- [Goal 1]:
In the parser series passage below, what topic will the next post cover?

- [Document passage]:
§

Now with this operator we can modify the definition of whileParser to be as follows:

   let whileParser =
        whileKeyword    >>
        pExpression     +>>= (fun condition ->
        colon           +>>
        pBlock          +>>= (fun block ->
        preturn (PWhile(condition, block))))

Example

Now we can see the result of parsing a file:

> parse "if x:
- 
-       while x y:
-           print(1)
- " pStatement;;
val it : ParsingResult<PStat> = Failure (Fatal ("Parsing error ",3))

Expected failure

Now we also we parser failures for choosing from a set of possible parsers. We do that in the disjParser which chooses between two parsers. The old definition of the disjParser looks like this:

let disjParser (parser1 : (ReaderState ->  (('a * ReaderState) option )))
               (parser2 : (ReaderState ->  (('a * ReaderState) option ))) =
    fun input -> match (parser1 input) with
                 | result & Some _ -> result
                 | _ -> parser2 input

Notice that this definition uses the Option<'a> cases (Some and None) to determine if it succeeds or if it needs to give a chance to parser2. With our new ParserResult<'a> type we need to make a distinction between fatal and a "controlled" failure. We can now change the definition of this parser to be:

let disjParser (parser1 : (ReaderState ->  ParsingResult<'a>))
               (parser2 : (ReaderState ->  ParsingResult<'a>)) =
    fun input -> match (parser1 input) with
                 | success & Success(_) -> success
                 | Failure(fatal & Fatal(_, _)) -> Failure(fatal)
                 | _ -> parser2 input

Next steps

In the next post we're going to deal with code comments.

This is part #4 of an ongoing series of posts on building a parser for a small language. The first post can be found here: http://langexplr.blogspot.com/2017/01/a-simple-language-with-indentation.html and a GitHub repository with the code can be found there: https://github.com/ldfallas/fsharpparsing.

Saturday, March 25, 2017

A simple language with indentation based blocks. Part 3: Blocks

In this post we're going to add support for statements containing blocks which is the main goal of these series of posts.

§

- [Task material]:

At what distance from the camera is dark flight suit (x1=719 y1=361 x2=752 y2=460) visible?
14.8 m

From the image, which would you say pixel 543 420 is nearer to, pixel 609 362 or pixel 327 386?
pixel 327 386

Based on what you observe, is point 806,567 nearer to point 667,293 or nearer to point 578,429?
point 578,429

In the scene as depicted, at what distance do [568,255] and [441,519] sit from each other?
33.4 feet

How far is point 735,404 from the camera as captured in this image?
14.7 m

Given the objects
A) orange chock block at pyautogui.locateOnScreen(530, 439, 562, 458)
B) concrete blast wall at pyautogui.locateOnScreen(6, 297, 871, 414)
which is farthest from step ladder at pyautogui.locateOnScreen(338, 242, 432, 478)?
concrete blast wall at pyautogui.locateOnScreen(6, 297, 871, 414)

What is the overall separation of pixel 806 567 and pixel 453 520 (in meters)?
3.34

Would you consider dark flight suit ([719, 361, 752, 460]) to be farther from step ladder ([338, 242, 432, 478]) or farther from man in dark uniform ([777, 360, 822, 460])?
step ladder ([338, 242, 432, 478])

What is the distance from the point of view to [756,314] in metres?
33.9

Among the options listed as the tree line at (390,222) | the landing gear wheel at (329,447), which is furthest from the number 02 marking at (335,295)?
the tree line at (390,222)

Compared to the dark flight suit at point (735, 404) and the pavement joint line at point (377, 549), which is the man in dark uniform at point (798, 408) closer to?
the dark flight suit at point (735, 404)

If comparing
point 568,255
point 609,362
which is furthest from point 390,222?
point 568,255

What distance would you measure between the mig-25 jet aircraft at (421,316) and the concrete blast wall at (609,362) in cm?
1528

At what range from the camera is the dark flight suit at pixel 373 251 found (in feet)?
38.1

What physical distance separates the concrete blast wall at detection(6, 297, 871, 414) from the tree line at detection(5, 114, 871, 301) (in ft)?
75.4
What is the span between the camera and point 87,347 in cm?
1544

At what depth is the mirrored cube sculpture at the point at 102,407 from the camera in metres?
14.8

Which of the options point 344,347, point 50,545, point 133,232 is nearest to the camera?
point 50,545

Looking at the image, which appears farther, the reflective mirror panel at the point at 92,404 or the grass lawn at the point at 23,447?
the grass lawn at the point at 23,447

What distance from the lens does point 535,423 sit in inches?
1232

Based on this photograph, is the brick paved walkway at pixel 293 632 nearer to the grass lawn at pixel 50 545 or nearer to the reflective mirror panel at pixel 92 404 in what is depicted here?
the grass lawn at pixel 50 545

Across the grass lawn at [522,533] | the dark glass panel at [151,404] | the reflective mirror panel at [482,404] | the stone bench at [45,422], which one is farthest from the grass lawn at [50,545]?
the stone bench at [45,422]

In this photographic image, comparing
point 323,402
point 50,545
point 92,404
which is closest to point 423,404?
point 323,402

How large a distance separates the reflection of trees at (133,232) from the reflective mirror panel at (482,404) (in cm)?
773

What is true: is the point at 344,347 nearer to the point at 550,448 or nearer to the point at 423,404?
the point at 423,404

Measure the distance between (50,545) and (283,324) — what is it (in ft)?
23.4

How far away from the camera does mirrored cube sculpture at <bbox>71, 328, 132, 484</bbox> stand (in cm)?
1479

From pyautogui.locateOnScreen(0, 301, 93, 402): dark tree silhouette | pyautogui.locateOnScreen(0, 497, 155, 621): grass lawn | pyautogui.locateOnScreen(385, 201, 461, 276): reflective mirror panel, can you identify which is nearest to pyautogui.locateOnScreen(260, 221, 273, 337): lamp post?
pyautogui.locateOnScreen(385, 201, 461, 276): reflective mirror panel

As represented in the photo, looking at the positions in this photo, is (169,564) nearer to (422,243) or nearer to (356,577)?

§

- [Goal 2]:
How many lines of the entries above contain the word "concrete"? Reply with the number only.

- [Full solution 1]:
Code comments.

- [Full solution 2]:
4